Dass ausgerechnet der schwächste ORF-Chef seit 1966 als erster zum drittenmal en suite wiederbestellt wurde, kam zwar keineswegs überraschend. Diese Wiederwahl führt aber zu einer ganzen Reihe wichtiger Erkenntnisse.

Beziehungsweise zu einer Bestätigung von schon früher klar gewordenen Konsequenzen:

  1. Der ORF ist ein reines Regierungsorgan. Seine Chefs sind total von der jeweiligen Kanzlerpartei abhängig, die noch keinen nur aus abstrakter Sympathie bestellt hat (die Zwischenschaltung des Stiftungsrats ist ja nur eine Fiktion).
  2. Wenn die SPÖ die Kanzlerpartei ist, schafft das angesichts der gleichzeitigen schweren Linkslastigkeit fast aller Redaktionen (bis auf Sport, Wetter und die ÖVP-Bundesländer) eine für immer mehr Österreicher unerträgliche Schlagseite.

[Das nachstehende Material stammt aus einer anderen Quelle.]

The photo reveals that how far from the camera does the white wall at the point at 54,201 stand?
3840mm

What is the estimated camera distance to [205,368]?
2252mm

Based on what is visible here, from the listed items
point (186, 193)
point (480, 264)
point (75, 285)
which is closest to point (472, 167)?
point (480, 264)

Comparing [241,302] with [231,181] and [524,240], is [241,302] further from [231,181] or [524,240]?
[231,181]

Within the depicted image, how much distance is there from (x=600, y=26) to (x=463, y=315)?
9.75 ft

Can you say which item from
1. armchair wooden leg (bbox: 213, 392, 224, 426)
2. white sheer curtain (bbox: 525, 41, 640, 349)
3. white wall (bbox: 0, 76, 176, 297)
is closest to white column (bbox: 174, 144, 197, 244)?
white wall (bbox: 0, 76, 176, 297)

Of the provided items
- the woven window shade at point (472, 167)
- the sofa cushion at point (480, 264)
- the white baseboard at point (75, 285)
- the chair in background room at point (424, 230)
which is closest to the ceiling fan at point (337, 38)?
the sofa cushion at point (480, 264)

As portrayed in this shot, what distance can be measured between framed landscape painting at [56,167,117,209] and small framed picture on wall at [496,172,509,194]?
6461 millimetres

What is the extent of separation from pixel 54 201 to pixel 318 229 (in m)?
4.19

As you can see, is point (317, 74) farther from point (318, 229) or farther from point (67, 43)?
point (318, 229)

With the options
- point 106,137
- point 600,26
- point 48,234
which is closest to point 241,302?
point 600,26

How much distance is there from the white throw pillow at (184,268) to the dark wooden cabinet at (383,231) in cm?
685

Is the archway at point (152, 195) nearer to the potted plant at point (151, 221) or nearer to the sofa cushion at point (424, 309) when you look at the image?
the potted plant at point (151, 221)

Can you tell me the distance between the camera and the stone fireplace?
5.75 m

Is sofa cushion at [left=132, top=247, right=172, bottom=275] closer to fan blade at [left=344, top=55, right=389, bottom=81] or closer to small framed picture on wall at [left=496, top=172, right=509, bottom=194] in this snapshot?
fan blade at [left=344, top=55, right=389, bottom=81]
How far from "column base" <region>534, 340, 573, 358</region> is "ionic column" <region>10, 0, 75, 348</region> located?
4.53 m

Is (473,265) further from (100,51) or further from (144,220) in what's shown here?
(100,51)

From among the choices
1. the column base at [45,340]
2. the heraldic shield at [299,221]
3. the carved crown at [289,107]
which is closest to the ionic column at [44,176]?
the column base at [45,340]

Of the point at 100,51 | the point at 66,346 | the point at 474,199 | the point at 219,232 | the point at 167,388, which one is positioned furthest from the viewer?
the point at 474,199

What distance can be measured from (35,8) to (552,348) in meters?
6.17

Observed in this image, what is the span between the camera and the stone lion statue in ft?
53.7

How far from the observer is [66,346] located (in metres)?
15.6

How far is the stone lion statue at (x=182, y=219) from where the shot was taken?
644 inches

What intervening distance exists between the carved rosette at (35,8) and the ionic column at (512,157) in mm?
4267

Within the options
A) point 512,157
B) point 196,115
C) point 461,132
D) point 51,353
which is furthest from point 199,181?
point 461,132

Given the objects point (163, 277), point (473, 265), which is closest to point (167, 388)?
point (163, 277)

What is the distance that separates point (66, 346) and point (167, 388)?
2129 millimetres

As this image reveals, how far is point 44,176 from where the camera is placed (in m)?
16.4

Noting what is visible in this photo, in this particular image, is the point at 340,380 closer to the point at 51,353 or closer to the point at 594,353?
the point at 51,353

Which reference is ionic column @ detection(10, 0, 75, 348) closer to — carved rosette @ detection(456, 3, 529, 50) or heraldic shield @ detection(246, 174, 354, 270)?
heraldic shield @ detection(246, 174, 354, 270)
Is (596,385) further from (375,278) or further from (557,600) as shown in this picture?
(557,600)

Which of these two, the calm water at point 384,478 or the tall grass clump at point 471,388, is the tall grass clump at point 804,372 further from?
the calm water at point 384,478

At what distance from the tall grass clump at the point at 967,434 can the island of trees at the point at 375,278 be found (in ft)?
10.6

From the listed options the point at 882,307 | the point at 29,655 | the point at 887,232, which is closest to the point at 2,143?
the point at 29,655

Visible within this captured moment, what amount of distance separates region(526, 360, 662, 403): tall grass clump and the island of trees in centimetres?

  3. Der wiedergewählte Alexander Wrabetz ist insbesondere deshalb ein schlechter ORF-Chef, weil er keinerlei persönliche Erfahrung bei journalistischen oder programmmachenden Tätigkeiten hat. Aber genau diese Dinge sind die zentralen Aufgaben eines großen Senders. Es ist ja alles andere als ein Zufall, dass Gerd Bacher, der eindeutig beste ORF-Generalintendant, ganz im Gegensatz zu Wrabetz ein Vollblut-Journalist gewesen ist. Wrabetz hingegen ist nur als braver und mittelmäßig intelligenter Parteisoldat an die ORF-Spitze gekommen, der davor bloß parteipolitische und kaufmännische Funktionen gehabt hat. Er kann wirklich nur das, was er selbst gesagt hat: „Wenn ich etwas kann, ist es Mehrheiten zu finden.“
  4. Wrabetz muss selber lachen, wenn er in eine Kamera den Satz zu sagen versucht: „Ich war immer komplett unabhängig.“ Dem Zuseher kommt bei solchem Zynismus freilich eher das Weinen.
  5. Nur seiner Ahnungslosigkeit von Dingen wie journalistischer Qualität, Unabhängigkeit oder gar von Objektivität kann es zuzuschreiben sein, dass Wrabetz in den letzten Tagen mehrmals – und ohne rot zu werden – Qualität und Unabhängigkeit des ORF zu erwähnen, ja sogar zu loben gewagt hat. Obwohl diese nach fast einhelligem Urteil alle Seher und Hörer am absoluten Tiefpunkt angelangt sind.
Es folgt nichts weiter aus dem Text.